El Instituto Nacional de Antropología e Historia (INAH) aclaró que el edificio que alberga el Ayuntamiento de Mazatlán no cuenta con la categoría de monumento histórico, en medio de la polémica generada por recientes intervenciones en su fachada.
La discusión surgió tras trabajos de remodelación y cambios en el color del inmueble, lo que provocó inconformidad entre ciudadanos y actores políticos, quienes cuestionaron si dichas modificaciones afectaban el patrimonio cultural de la ciudad.
Sin embargo, autoridades han señalado que, aunque el inmueble se encuentra dentro del Centro Histórico, no está catalogado como edificio histórico por el INAH, por lo que no cuenta con las mismas restricciones que otros inmuebles protegidos.
Aun así, cualquier intervención debe apegarse a lineamientos específicos para conservar la armonía visual de la zona, considerada de valor patrimonial.

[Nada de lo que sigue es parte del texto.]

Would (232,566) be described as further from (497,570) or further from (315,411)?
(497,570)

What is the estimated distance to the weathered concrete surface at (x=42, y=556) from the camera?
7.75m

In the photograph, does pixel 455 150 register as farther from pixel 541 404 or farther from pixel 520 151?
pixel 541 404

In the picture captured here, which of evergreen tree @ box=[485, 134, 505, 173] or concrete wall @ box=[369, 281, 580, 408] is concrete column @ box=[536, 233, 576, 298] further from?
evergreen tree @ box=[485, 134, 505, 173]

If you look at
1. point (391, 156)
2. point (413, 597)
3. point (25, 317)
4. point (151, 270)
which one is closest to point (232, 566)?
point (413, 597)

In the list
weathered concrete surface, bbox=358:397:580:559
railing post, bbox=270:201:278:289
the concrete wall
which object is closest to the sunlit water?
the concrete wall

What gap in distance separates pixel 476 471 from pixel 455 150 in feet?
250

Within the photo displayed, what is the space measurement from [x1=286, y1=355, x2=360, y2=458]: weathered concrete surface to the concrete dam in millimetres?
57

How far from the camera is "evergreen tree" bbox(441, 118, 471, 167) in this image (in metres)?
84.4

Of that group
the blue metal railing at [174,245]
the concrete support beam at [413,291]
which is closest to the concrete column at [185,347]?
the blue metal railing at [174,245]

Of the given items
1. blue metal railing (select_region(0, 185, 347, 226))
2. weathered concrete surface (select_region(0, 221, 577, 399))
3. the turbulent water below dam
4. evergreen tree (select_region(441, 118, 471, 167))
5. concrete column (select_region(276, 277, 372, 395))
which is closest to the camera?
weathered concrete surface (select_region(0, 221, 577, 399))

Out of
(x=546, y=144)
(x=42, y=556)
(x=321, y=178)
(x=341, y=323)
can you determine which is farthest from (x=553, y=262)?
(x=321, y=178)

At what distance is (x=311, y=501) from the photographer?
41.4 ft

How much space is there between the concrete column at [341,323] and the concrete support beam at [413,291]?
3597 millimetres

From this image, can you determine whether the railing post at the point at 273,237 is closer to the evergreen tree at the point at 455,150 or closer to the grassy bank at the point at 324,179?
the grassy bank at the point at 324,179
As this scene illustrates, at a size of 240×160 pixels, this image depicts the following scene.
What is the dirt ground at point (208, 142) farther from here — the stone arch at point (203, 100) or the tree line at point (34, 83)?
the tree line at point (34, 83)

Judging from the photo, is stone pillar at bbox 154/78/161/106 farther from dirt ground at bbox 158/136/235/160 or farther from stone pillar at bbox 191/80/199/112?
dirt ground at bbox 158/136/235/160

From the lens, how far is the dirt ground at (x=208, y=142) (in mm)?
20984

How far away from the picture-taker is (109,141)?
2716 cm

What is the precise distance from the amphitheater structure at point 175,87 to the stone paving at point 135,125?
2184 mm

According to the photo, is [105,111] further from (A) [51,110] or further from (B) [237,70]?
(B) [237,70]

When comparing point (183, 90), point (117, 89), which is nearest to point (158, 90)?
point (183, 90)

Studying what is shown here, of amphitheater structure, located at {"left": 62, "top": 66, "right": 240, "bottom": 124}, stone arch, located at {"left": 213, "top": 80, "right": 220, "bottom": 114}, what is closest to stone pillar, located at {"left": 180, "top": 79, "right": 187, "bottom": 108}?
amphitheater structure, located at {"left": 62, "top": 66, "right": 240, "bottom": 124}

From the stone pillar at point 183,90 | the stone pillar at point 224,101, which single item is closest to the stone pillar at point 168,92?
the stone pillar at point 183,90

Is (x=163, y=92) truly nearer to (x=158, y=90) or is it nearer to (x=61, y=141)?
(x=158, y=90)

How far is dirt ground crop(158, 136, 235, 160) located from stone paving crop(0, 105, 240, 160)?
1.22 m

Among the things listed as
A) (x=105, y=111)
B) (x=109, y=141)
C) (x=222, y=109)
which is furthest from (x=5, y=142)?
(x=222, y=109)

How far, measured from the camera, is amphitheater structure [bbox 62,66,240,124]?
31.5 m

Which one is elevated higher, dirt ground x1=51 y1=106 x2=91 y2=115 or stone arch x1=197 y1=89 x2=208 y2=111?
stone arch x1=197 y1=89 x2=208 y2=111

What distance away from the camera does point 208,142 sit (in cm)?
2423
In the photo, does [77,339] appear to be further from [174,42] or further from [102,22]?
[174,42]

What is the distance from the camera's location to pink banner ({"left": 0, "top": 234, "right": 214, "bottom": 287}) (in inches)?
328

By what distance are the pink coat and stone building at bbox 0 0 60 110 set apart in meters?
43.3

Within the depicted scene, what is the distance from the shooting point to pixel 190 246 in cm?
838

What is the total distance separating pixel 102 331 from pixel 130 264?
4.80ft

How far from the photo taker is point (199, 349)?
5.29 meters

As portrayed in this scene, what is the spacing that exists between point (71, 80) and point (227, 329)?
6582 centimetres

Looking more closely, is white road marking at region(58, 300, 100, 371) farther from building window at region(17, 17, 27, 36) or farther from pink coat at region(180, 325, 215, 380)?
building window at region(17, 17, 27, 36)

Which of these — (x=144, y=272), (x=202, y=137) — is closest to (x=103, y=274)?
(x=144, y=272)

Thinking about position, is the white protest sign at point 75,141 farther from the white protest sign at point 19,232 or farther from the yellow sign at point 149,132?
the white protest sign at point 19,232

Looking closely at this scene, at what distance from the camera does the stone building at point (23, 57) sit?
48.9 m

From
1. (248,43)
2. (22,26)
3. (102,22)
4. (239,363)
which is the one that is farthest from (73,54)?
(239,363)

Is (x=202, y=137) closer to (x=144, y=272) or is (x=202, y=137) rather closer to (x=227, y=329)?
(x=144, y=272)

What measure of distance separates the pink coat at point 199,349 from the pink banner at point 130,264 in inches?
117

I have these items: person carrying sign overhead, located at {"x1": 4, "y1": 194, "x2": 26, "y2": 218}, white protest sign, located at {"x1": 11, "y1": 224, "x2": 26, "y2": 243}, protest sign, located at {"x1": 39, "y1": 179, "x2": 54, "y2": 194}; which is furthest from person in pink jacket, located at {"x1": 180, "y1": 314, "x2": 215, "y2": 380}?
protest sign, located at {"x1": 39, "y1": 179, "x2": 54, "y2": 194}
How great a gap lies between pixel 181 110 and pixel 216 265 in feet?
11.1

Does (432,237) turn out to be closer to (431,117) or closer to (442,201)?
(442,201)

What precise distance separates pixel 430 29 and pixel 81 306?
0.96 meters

En ese sentido, el instituto ha emitido recomendaciones sobre el uso de colores y materiales adecuados para mantener la imagen urbana del área.
La controversia también ha derivado en solicitudes de información por parte de regidores, quienes buscan conocer los detalles técnicos y administrativos de las modificaciones realizadas al edificio, así como la participación del INAH en el proceso.
Especialistas y cronistas locales han señalado que el inmueble ha sufrido múltiples transformaciones a lo largo del tiempo, lo que ha modificado su diseño original y limitado su valor histórico formal, aunque sigue siendo un punto emblemático para la vida pública del municipio.